Christmas expansions through the ages
In the meadow we can fight a snowman
Sleigh bells. Gift wrap. Homicidal gingerbread men and heavily armed snowfolk. Mistletoe. These are the things that the holiday season's made of, at least if you go by the many Christmas expansions video games have to offer. In a bid to wring every precious cent out of the season, developers have long made a point of playing Santa with festive mission packs and candy cane-shaped firearms sold to their holly jolly fanbases.
The memories of these merry offerings may fade with the turning of the seasons, but as that time of year comes 'round again and we troll the ancient Yuletide servers, we wish to honor those jolly Christmas expansions of yore. Don you now your DLC apparel, prepare yourself for some ho-ho-horrible Christmas punnery, and lets dig into those precious holiday memories.
Moley Christmas (1987)
What do you get? A new, Christmas-themed game in the Monty Mole series. Perhaps you kids, with your Ratchet & Daxter and your Grand Torino videogame entertainments, dont appreciate that a new Monty Mole game was a pretty big deal once. Your job is to wrangle the source code for a new Monty Mole game, oversee mastering of said game, and get it to distributors in time for Christmas, even as you play that very game. Remember the season of Seinfeld devoted to the making of a fictional Jerry Seinfeld sitcom? That's nothing compared to the postmodern genius of Moley Christmas.
Are you filled with holiday cheer? By replacing the drudgery of actual games programming and distribution with scenes of hectic Santa-suited platforming and dodging holiday traffic, Moley Christmas pretty much puts a gun to your head and orders you to make with the festive, bitch.
Christmas Lemmings (1991)
What do you get? Some short demo levels of then-huge Lemmings, in which the suicidal little creatures romp in the snow and wearing Santa costumes. This concept proved to be so popular that two full games were launched around it. Still, it's a bit of an odd bird. Why do the basher lemmings have just as much trouble digging through fresh powder snow as they would solid rock? Whats the point of keeping the moronic critters alive through all manner of peril, only to bake them into a Christmas pudding? But meh, they're wearing Santa suits, so well give it a pass.
Are you filled with holiday cheer? Christmas Lemmings threatens to succumb to a very merry malaise: its so bursting with holiday cheer it could almost make you sick. The game averts this outcome though by providing you with hundreds of Santa-looking merry-makers, all of whom can be exploded at your merest whim.
Christmas NiGHTS (1996)
What do you get? Two levels of cult Saturn-era Sega action-adventure NiGHTS into Dreams, set during Christmas and featuring date-sensitive holiday content. The limited edition of NiGHTS wouldnt turn into Winter Nights until November, but wait another month after that, and the game would bust out the seasonal festivities. Of course, you could just tell your Saturn every day was Christmas, and NiGHTS would be none the wiser.

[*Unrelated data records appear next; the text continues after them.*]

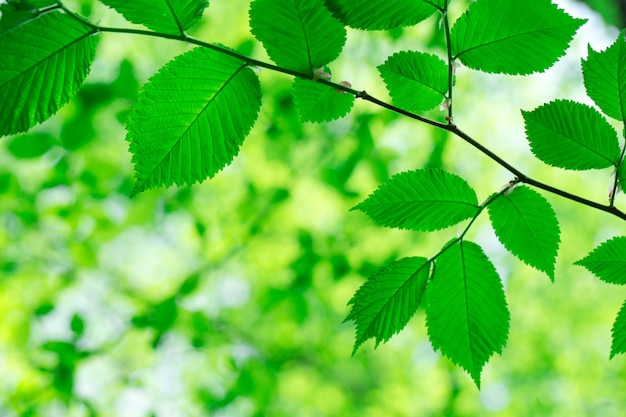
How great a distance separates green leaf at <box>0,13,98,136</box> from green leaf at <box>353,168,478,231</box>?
0.35 m

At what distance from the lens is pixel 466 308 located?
0.66 m

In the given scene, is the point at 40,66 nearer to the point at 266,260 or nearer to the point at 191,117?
Answer: the point at 191,117

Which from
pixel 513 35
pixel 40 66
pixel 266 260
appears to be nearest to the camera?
pixel 40 66

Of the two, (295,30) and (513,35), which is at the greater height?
(513,35)

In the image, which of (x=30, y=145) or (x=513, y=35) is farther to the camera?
(x=30, y=145)

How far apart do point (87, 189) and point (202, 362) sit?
234 centimetres

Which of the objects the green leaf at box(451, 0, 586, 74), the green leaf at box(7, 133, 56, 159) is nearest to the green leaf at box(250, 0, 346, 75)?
the green leaf at box(451, 0, 586, 74)

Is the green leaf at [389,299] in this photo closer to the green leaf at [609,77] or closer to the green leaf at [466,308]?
the green leaf at [466,308]

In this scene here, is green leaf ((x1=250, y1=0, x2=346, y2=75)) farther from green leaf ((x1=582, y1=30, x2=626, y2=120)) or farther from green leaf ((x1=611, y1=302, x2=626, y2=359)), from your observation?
green leaf ((x1=611, y1=302, x2=626, y2=359))

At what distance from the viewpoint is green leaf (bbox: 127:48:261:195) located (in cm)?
51

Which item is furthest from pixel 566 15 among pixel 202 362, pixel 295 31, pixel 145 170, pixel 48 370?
pixel 202 362

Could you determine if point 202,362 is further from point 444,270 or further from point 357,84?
point 444,270

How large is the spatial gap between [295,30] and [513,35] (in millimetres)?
256

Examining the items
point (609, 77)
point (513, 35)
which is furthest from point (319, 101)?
point (609, 77)
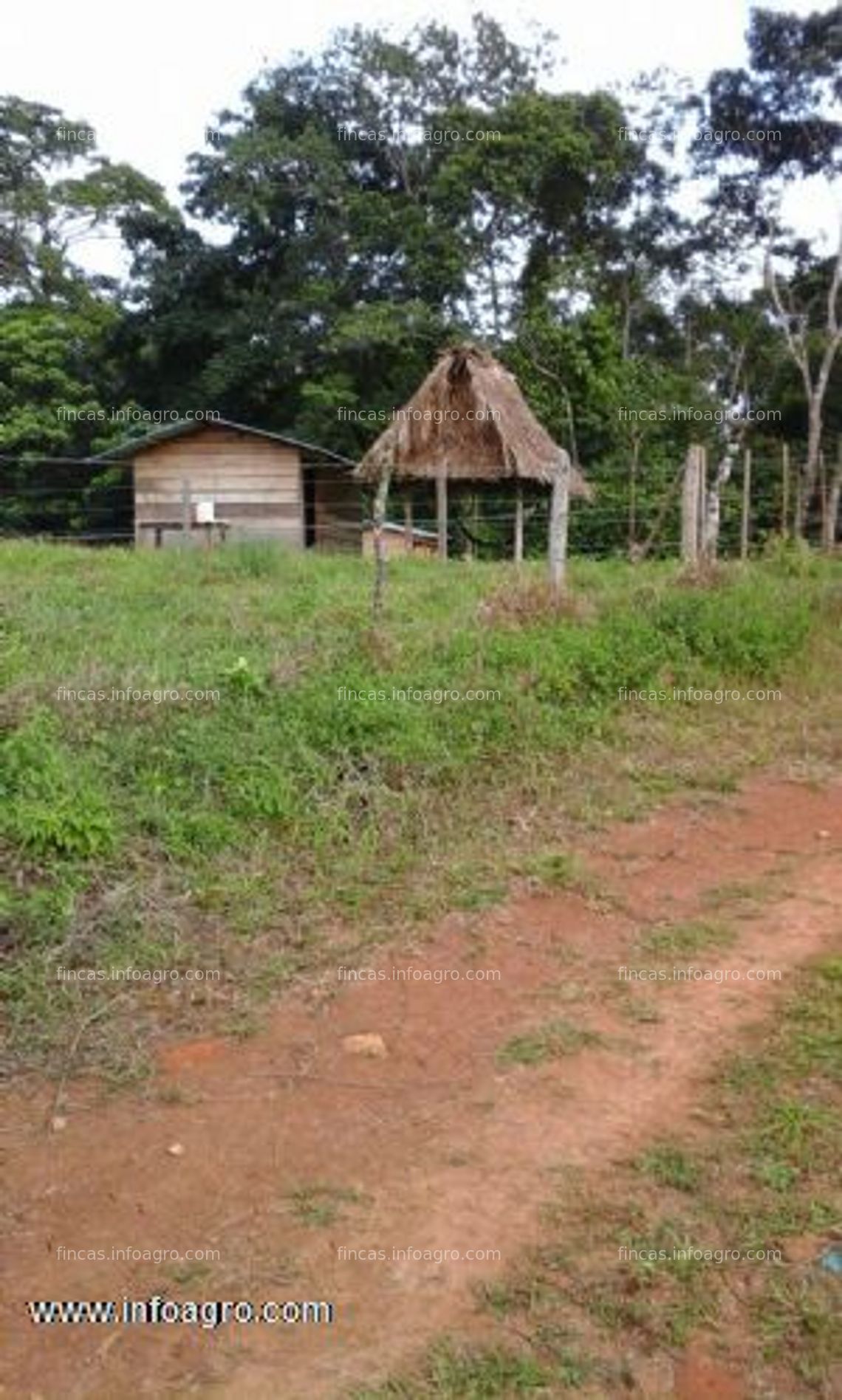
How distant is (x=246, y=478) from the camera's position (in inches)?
815

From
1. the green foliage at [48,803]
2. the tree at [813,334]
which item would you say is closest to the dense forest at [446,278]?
the tree at [813,334]

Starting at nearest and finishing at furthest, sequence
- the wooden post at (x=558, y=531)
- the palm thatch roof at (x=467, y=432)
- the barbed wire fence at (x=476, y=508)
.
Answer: the wooden post at (x=558, y=531)
the palm thatch roof at (x=467, y=432)
the barbed wire fence at (x=476, y=508)

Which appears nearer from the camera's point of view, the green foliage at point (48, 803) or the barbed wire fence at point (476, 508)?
the green foliage at point (48, 803)

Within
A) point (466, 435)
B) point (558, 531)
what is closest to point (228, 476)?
point (466, 435)

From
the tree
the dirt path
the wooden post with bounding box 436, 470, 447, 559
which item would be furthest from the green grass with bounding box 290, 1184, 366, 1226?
the tree

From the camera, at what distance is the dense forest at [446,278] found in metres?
23.5

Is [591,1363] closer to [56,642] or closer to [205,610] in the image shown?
[56,642]

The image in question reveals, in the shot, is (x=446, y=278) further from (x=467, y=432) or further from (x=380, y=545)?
(x=380, y=545)

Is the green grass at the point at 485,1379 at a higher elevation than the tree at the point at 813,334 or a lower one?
lower

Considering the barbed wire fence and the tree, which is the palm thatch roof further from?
the tree

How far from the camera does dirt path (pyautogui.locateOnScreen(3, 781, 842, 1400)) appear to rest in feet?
8.54

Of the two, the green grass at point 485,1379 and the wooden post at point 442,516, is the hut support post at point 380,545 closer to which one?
the green grass at point 485,1379

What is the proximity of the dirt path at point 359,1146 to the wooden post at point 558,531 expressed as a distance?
3902 millimetres

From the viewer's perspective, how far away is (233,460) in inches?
816
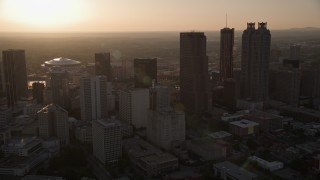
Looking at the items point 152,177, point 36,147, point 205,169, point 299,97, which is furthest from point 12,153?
point 299,97

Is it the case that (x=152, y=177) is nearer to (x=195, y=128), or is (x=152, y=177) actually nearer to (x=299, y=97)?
(x=195, y=128)

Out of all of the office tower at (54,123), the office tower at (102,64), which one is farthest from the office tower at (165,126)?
the office tower at (102,64)

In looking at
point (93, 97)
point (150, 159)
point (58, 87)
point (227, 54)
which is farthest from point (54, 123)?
point (227, 54)

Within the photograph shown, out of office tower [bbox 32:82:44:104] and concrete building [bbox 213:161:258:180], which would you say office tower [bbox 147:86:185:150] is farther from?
office tower [bbox 32:82:44:104]

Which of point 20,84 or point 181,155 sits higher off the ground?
point 20,84

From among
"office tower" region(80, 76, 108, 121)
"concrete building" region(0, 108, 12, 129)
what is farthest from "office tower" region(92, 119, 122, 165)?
"concrete building" region(0, 108, 12, 129)
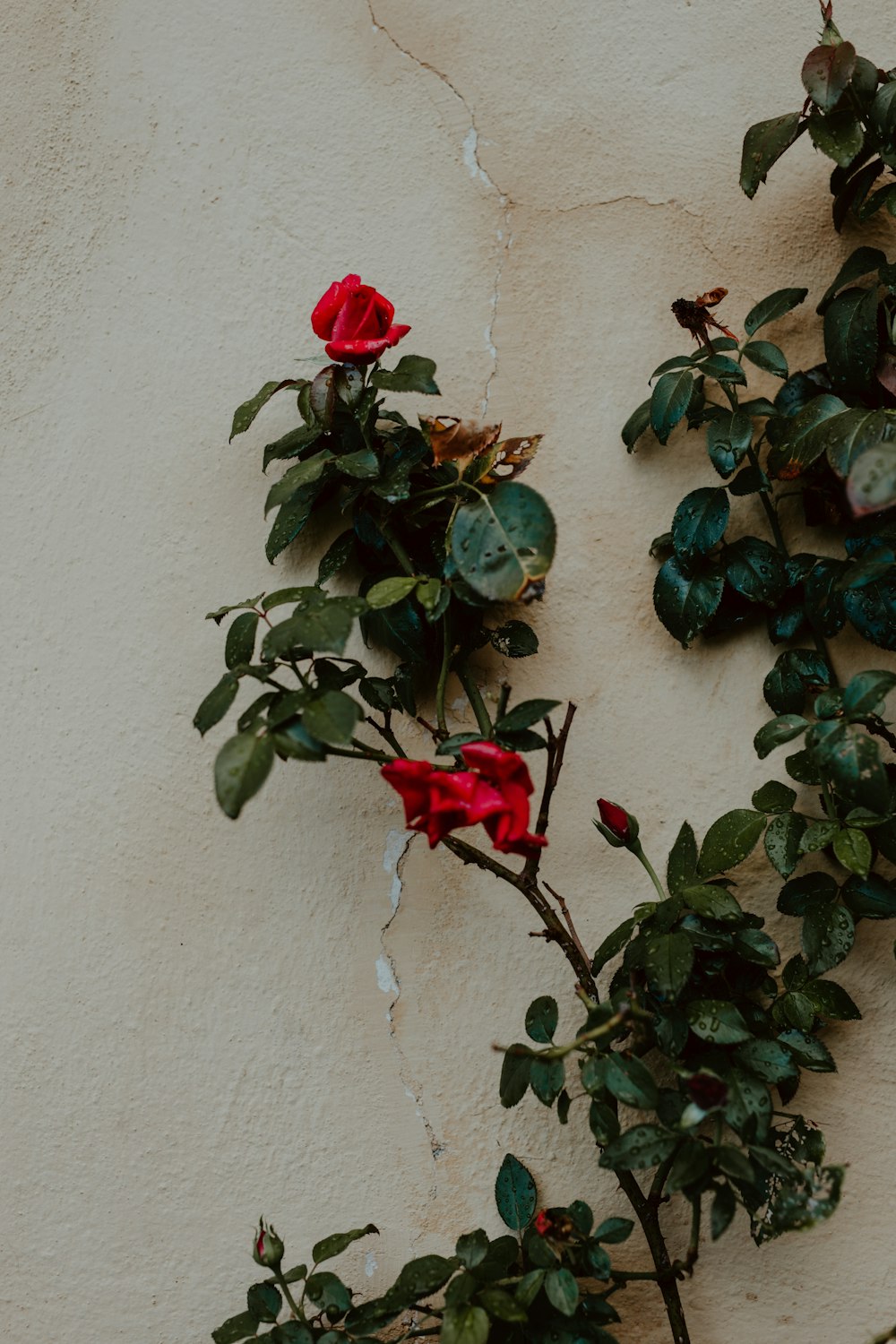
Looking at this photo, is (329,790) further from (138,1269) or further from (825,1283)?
(825,1283)

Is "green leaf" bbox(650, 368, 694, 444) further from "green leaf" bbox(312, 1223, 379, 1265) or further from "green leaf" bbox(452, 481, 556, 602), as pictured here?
"green leaf" bbox(312, 1223, 379, 1265)

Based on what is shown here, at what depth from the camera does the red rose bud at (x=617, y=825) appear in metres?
0.89

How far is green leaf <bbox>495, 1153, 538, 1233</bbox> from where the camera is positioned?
0.93m

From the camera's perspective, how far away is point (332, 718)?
75cm

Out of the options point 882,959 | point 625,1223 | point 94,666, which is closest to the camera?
point 625,1223

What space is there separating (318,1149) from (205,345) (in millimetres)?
846

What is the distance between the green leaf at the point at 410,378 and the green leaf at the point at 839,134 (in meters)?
0.43

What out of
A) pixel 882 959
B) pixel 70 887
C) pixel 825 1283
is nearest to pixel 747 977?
pixel 882 959

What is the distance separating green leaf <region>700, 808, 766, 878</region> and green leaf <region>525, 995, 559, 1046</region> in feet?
0.61

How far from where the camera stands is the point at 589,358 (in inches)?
42.3

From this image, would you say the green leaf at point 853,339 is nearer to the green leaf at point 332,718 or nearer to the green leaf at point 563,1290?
the green leaf at point 332,718

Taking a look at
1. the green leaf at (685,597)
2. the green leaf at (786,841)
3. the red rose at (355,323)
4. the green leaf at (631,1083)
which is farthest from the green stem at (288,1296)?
the red rose at (355,323)

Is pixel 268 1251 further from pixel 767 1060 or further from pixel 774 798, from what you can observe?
pixel 774 798

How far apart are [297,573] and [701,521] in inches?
16.3
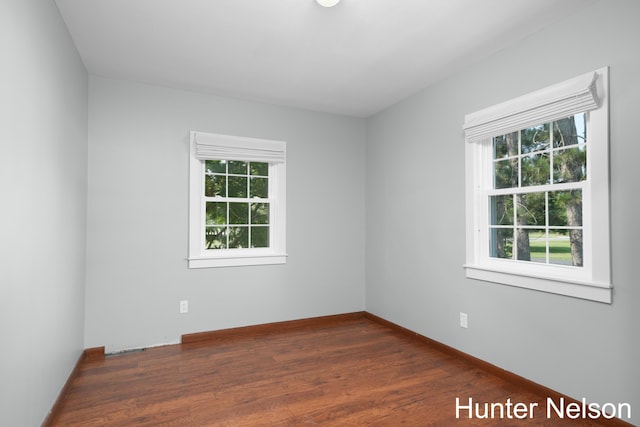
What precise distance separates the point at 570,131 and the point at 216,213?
3.27 m

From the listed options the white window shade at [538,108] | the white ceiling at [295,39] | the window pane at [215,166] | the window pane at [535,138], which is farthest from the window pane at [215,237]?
the window pane at [535,138]

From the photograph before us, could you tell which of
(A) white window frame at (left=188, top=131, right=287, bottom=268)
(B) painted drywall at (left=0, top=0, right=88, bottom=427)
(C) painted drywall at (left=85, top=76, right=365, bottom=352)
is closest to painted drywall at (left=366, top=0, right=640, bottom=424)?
(C) painted drywall at (left=85, top=76, right=365, bottom=352)

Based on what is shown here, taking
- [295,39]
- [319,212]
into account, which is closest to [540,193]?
[295,39]

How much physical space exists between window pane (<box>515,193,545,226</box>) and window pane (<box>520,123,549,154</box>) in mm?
355

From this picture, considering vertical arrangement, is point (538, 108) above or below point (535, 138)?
above

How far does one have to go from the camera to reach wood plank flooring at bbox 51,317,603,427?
2250 mm

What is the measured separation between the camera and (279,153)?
411cm

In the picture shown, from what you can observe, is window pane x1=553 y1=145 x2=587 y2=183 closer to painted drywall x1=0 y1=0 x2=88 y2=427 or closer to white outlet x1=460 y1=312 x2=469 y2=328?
Answer: white outlet x1=460 y1=312 x2=469 y2=328

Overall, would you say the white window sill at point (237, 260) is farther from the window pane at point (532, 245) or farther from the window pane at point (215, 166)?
the window pane at point (532, 245)

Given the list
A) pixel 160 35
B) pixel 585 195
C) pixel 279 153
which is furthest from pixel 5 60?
pixel 585 195

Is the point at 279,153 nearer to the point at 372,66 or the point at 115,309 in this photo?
the point at 372,66

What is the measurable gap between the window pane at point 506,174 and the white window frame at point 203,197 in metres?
2.22

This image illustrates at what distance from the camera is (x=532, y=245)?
2.79 m

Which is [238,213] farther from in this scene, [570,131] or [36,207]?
[570,131]
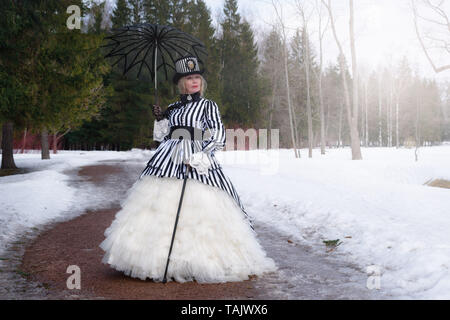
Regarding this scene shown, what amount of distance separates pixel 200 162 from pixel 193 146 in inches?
12.1

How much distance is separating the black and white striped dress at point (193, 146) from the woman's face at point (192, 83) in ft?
0.28

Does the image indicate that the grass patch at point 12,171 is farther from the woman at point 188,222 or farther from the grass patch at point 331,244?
the grass patch at point 331,244

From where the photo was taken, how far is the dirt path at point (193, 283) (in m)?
3.46

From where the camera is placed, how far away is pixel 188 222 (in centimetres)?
372

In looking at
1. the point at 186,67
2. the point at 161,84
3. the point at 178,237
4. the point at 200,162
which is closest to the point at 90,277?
the point at 178,237

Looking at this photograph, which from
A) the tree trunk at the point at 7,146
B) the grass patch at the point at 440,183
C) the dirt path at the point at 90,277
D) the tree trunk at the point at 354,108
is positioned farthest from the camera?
the tree trunk at the point at 354,108

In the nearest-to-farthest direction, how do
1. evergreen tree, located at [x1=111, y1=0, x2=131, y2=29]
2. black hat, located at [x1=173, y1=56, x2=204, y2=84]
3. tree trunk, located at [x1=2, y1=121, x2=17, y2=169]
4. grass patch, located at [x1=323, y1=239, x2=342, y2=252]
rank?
black hat, located at [x1=173, y1=56, x2=204, y2=84], grass patch, located at [x1=323, y1=239, x2=342, y2=252], tree trunk, located at [x1=2, y1=121, x2=17, y2=169], evergreen tree, located at [x1=111, y1=0, x2=131, y2=29]

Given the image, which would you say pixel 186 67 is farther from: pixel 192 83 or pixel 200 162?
pixel 200 162

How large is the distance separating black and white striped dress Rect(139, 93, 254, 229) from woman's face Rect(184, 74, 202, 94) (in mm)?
86

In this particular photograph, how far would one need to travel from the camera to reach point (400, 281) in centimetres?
384

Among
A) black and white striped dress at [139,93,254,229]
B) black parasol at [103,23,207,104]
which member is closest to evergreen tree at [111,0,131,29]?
black parasol at [103,23,207,104]

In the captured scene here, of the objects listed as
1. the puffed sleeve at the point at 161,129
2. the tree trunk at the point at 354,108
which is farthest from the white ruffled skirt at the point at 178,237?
the tree trunk at the point at 354,108

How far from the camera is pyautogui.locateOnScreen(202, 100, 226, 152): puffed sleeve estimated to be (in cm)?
396

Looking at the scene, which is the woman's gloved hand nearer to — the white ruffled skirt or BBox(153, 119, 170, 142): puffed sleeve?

Are you filled with holiday cheer? With all those presents, Christmas trees, sleighbells and techno-rearranged Christmas carols on offer, Christmas NiGHTS is a bit like eggnog. Its great during the appropriate season, but yearly access would probably make you ill.
Jazz Jackrabbit: Holiday Hare (1998)
What do you get? Jazz Jackrabbit is a hare who collects carrots and fights turtles (convoluted Aesop shout-outs FTW). In his three(!) holiday games, he does those things in the snow, set to a sleigh-bell-accented backing track. Audiences were disgusted by the games slapdash approach to seasonal biology (neither jackrabbits nor turtles are greatly active in the winter months), which is the only reason Jazz Jackrabbit is never today mentioned in the same breath as Mario or Sonic.
Are you filled with holiday cheer? Holiday Hares leading modern-day purveyor calls the game one of the most entertaining side scrolling platform games of all time. Another source speculates the Jackrabbit holiday games may become part of the next generations holiday traditions. Evidently, adding a snow on the rooftops effect to the games menu fonts went a long way.
Sonic Adventure: Christmas in Station Square (2000)
What do you get? A couple of Christmas trees that sit in Station Square and display messages wishing best of the holidays, joining you in waiting with bated breath for then-impending Y2K. You're hardly whisked away to a winter wonderland, though. By and large, the whole affair stays the same, but the sunny downtown Square has a couple ropey-looking trees in it. Being as this isn't even DLC so much as a limited-time key for pre-existing content, youd think there could be some dodgy late-90s snow effects or something.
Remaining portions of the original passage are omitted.